For IMMEDIATE Release: May 24, 2016Contact: Michael Krogh, 518-455-5502

COMMITTEE FAILS TO ADVANCE PENSION FORFEITURE BILL

Assemblyman Dan Stec (R,C,I-Queensbury) has championed ethics reform since taking office in 2012. This week, Stec’s legislation to strip pension and retirement benefits from corrupt officials, Assembly Bill 4643, failed to advance in the Governmental Employees Committee. With only 10 days of session remaining, this meeting represented the first opportunity that any ethics reform bill was voted on this year.

“In 2015, hardworking New York taxpayers paid over a million dollars toward the pensions of corrupt officials,” said Stec. “The distrust of government officials is embarrassing, and nothing is being done about it.”
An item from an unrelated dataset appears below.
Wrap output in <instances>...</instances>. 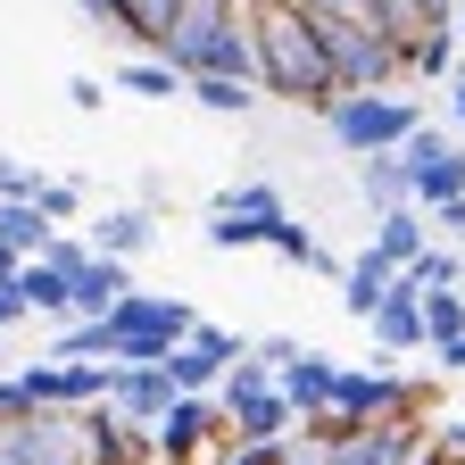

In the past, Stec has introduced legislation to replace the Joint Commission on Public Ethics (JCOPE) with an independent oversight panel and create a new crime for failure to report corruption. Stec also cosponsored legislation with Assemblyman Steve McLaughlin (R,C,I-Troy) to limit political contributions from companies bidding on government contracts, reduce maximum contributions to candidates and political committees, and impose eight-year term limits on legislative leaders

Stec works hard, using multiple mediums to communicate with his constituents, and time and again, the number one issue on their minds is ethics reform. In person and on social media, people are engaged and angry that Albany hasn’t delivered on this issue.

“Corruption in Albany has become a larger issue than jobs, economy, affordable housing and taxation, but there seems to be no sense of urgency among legislative leaders here in Albany,” said Stec. “My ethics reform legislation does not benefit Republicans or Democrats; it benefits the public for whom we work.”